I'm meant to figure out if the bijection $f:\textbf{Z}\rightarrow\textbf{Q}$ exists and, while I know that this entails proving that it is both injective and surjective, I'm stuck with how to proceed.

I've been struggling with proving bijectivity for sets in general and what I'm looking for is a framework with which to work when it comes to these sorts of problems, as my attempts to research similar problems online haven't helped.

EDIT: While I do see other problems asking similar questions, the answers I read failed to show steps that proved both injectivity and surjectivity, which is how I would like to solve the question, if possible.

Answer 1

It is enough to find a bijection between $\mathbb{N}$ and the set $\mathbb{Q} \cap (0, 1)$ of rational numbers lying inside the unit interval. Since after we have such a bijection $f: \mathbb{N} \to \mathbb{Q} \cap (0, 1)$, we could compose this bijection with the function $x \mapsto \frac{1}{x} - 1$, which "stretches" the unit interval $(0, 1)$ to the half-line $(0, \infty)$, giving us a bijection $g: \mathbb{N} \to \mathbb{Q} \cap (0, \infty)$. I'll leave it up to you as to how to get a bijection $h: \mathbb{Z} \to \mathbb{Q}$ once being given such a $g$.
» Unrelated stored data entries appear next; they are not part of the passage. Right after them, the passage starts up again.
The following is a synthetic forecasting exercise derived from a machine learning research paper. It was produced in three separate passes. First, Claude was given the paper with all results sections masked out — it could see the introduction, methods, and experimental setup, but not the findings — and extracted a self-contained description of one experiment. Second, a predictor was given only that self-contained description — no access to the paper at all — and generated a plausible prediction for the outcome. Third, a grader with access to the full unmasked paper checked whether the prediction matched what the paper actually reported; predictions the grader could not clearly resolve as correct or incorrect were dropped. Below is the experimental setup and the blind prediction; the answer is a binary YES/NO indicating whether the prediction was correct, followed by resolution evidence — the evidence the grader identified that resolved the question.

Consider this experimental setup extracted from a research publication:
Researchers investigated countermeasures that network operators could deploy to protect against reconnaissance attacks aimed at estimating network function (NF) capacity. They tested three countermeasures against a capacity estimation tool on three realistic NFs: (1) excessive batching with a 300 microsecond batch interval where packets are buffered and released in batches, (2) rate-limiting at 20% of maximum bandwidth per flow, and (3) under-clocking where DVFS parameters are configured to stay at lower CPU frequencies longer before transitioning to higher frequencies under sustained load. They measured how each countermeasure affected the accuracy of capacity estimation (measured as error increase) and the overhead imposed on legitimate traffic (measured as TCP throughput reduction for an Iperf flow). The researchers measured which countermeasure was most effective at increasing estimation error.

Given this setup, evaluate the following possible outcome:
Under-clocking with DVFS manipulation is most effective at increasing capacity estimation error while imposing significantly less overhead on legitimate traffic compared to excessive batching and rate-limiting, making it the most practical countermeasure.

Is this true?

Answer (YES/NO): YES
So, how to construct this first function $f$? We simply make a big list of every rational number between 0 and 1, ordered first by their denominators, and then by their numerators. We make sure to only write the fraction $p/q$ down into this list as long as $p$ and $q$ have no common factors. The start of the list looks like this: $$ \frac{1}{2}, \frac{1}{3}, \frac{2}{3}, \frac{1}{4}, \frac{3}{4}, \frac{1}{5}, \frac{2}{5}, \frac{3}{5}, \frac{4}{5}, \frac{1}{6}, \frac{5}{6}, \frac{1}{7}, \cdots $$ and define $f(n)$ to be the $n$th fraction in this list. You need to show that $f: \mathbb{N} \to \mathbb{Q} \cap (0, 1)$ is both injective and surjective, and there are a bunch of ways of doing this. Injectivity should follow from the fact that a positive rational has a unique representation as $p/q$ for $p, q \in \mathbb{N}$ having no common factors. Surjectivity will rely on the fact that $p/q$ appears in this list after finitely many terms.
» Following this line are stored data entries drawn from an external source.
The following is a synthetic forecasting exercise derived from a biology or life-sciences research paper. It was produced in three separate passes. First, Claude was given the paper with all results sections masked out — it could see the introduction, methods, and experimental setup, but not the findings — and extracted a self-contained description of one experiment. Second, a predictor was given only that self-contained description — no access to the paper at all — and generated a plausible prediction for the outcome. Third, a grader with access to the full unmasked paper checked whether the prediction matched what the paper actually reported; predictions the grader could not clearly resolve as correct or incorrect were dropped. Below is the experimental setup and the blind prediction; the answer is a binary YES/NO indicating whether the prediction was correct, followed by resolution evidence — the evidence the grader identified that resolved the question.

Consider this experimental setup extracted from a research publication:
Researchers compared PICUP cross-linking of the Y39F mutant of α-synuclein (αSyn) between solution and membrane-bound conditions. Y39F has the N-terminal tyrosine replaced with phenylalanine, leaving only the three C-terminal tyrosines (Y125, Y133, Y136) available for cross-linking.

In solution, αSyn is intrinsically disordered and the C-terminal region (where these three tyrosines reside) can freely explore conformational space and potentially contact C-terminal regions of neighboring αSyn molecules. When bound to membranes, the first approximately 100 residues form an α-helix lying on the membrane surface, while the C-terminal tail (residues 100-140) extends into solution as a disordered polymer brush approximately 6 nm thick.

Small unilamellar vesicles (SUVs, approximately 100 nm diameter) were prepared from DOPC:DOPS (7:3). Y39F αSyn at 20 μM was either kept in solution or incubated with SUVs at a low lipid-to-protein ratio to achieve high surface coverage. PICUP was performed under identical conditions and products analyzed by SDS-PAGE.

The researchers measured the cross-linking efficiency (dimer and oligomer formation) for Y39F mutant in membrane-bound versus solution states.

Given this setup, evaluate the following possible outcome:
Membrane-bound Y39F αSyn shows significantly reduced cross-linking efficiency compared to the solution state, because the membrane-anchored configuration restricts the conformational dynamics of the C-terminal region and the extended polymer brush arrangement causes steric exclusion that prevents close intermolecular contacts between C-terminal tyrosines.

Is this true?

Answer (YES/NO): NO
By the way, for an example of where surjectivity would fail, consider the "list" of fractions $$ \frac{1}{2}, \frac{1}{3}, \frac{1}{4}, \frac{1}{5}, \ldots, \frac{2}{3}, \frac{2}{5}, \frac{2}{7}, \ldots, \frac{3}{4}, \frac{3}{5}, \ldots $$ This list still defines a map $f: \mathbb{N} \to \mathbb{Q} \cap (0, 1)$, but there is no $n \in \mathbb{N}$ such that $f(n) = \frac{2}{3}$, since we would have to write down infinitely many terms before $\frac{2}{3}$.

Answer 2

Consider the injection $f:\mathbb{Q}\hookrightarrow \mathbb{N}$ given by $f(0)=1$, $f(a/b)=3^a 5^b$ and by $f(-a/b)=13^a 17^b$, where in each case $a/b$ is an irreducible fraction, $a> 0$ and $b>0$.

The function $f$ induces a bijection between the image $f(\mathbb{Q})$ and $\mathbb{Q}$. Therefore, if we find a bijection between $f(\mathbb{Q})$ and $\mathbb{Z}$ we are done.

We can use the following useful theorem: Every infinite subset of the natural numbers has a bijection to the whole set of natural numbers. To prove this fact you can use the well-ordering principle. In particular, $f(\mathbb{Q})\subset \mathbb{N}$ is an infinite subset of natural numbers.

Finally, you can choose your favorite bijection between $\mathbb{N}$ and $\mathbb{Z}$. Composing all these bijections you obtain the desired bijection between $\mathbb{Z}$ and $\mathbb{Q}$.

Answer 3

Yes. Both are countable. See pairing function .

One of the best ways to see it is to put the (positive) rationals into an array, and use a diagonally incrementing "snaking" function.

The same technique can be used to show the countable union of countable sets is countable.